No fault can be found with the old adage that money is above caste, creed, faith, region, sex and legal and constitutional obligations. In a way it’s secular in the real sense of the term.

When a woman high court judge faced the prosecution for taking bribe, she cried foul saying she was discriminated against for she is a woman.

Earlier in 90s when a Supreme Court judge V Ramaswami faced the inquiry under the Judges Inquiry Act, a step before impeachment by parliament, his sympathisers vehemently argued that he had been singled out because he belonged to the southern part of the country.

The north -south divide overtook the findings of the inquiry committee that had held him guilty of ‘proven misconduct’.

However, a section of politicians who were more concerned with the fast-approaching polls in Tamil Nadu and its neighbouring states helped him out.

The Congress walked out at the crucial moment when the House was to pass the motion of removal by two-thirds of MPs present and voting. He escaped.

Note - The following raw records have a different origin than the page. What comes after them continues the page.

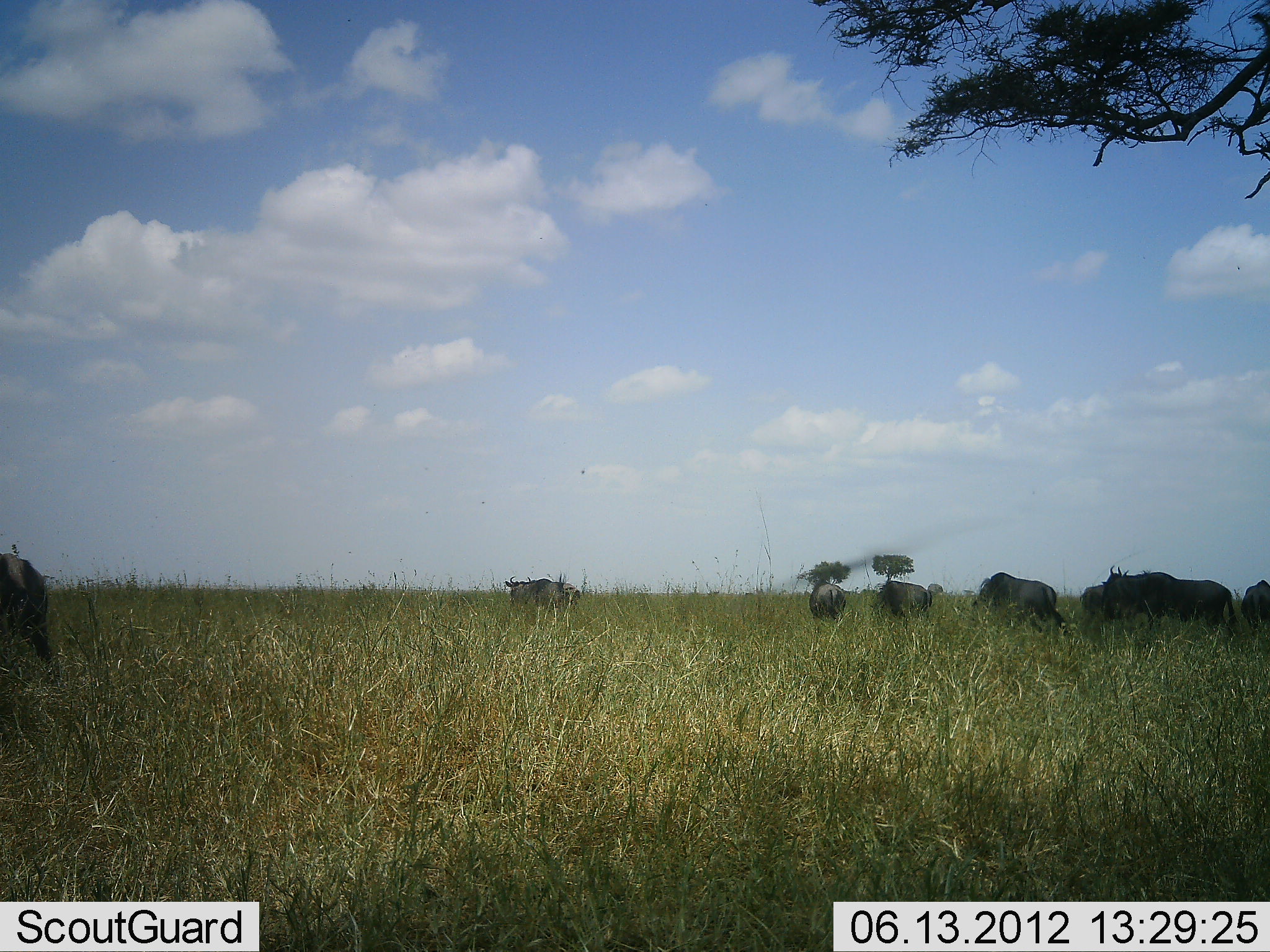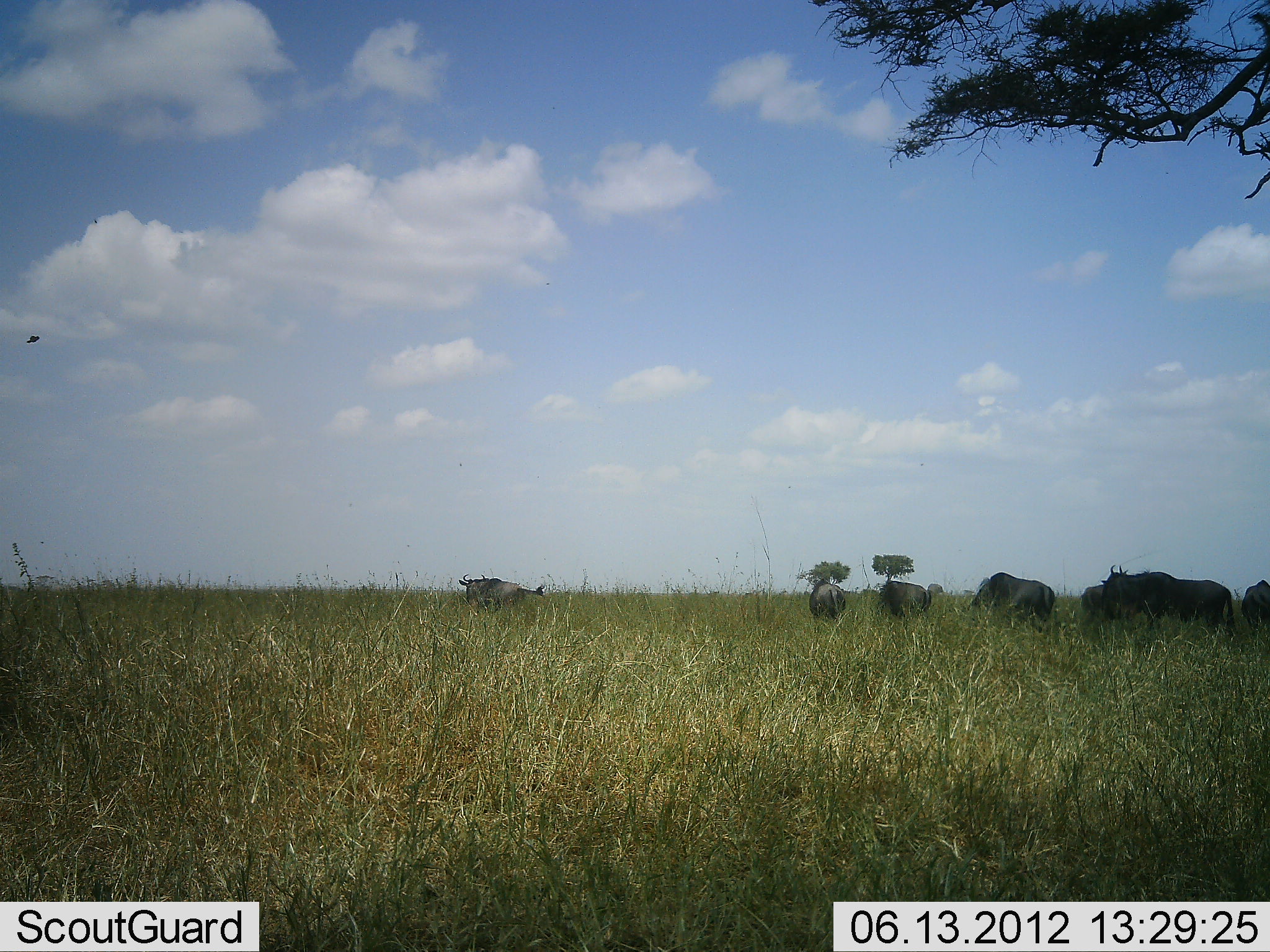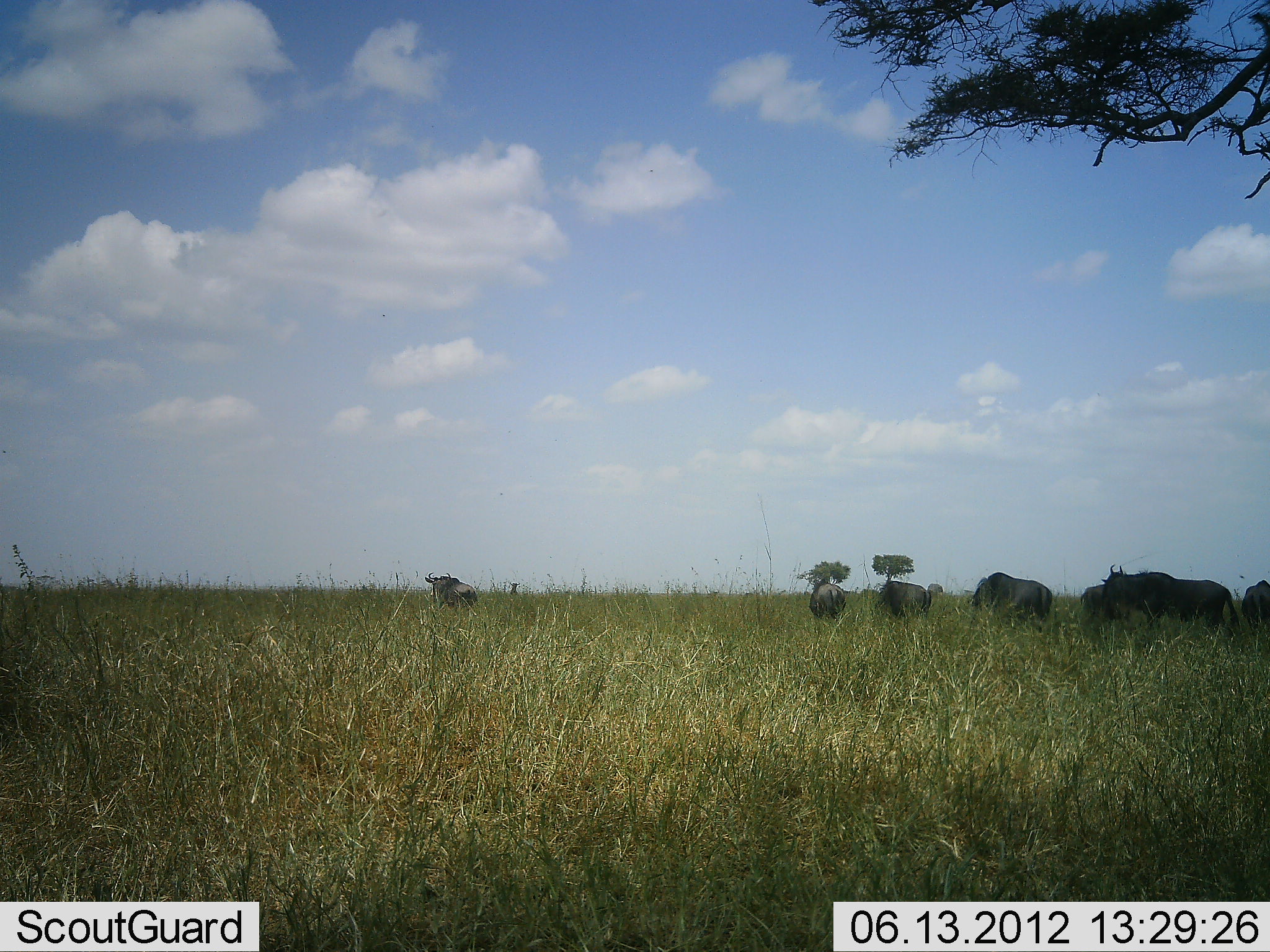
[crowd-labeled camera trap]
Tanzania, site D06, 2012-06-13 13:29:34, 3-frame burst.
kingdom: Animalia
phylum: Chordata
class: Mammalia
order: Artiodactyla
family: Bovidae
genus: Connochaetes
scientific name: Connochaetes taurinus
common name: blue wildebeest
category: wildebeest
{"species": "wildebeest (blue wildebeest) (Connochaetes taurinus)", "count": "8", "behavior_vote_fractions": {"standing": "50%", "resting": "8%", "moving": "67%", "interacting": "0%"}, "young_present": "0%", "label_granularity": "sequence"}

After being ‘removed’ unceremoniously, a judge is stripped of the right to call him or her a retired or a former judge.

That capitalisation on provincial sentiments had paid the dividends to Ramaswami. Now, Justice P D Dinakaran is following the footprints left behind by Ramaswami.

In his resignation letter to the president, Dinakaran says that he is being targeted as “he belongs to a lower caste’’, and that he has a sneaking suspicion that his misfortune was because of his “birth in the socially oppressed and underprivileged section of the society’’.

According to Dinakaran “integrity of members of these communities who attain high office is always baselessly questioned through innuendo, sneering and spreading of false rumours while the privileged are treated by the vested interests as embodiment of all virtues’’. 

He shouldn’t forget  that the first ‘dalit’ chief justice of India K G Balakrishnan had recommended his elevation to the apex court despite massive protests from within the member of collegium.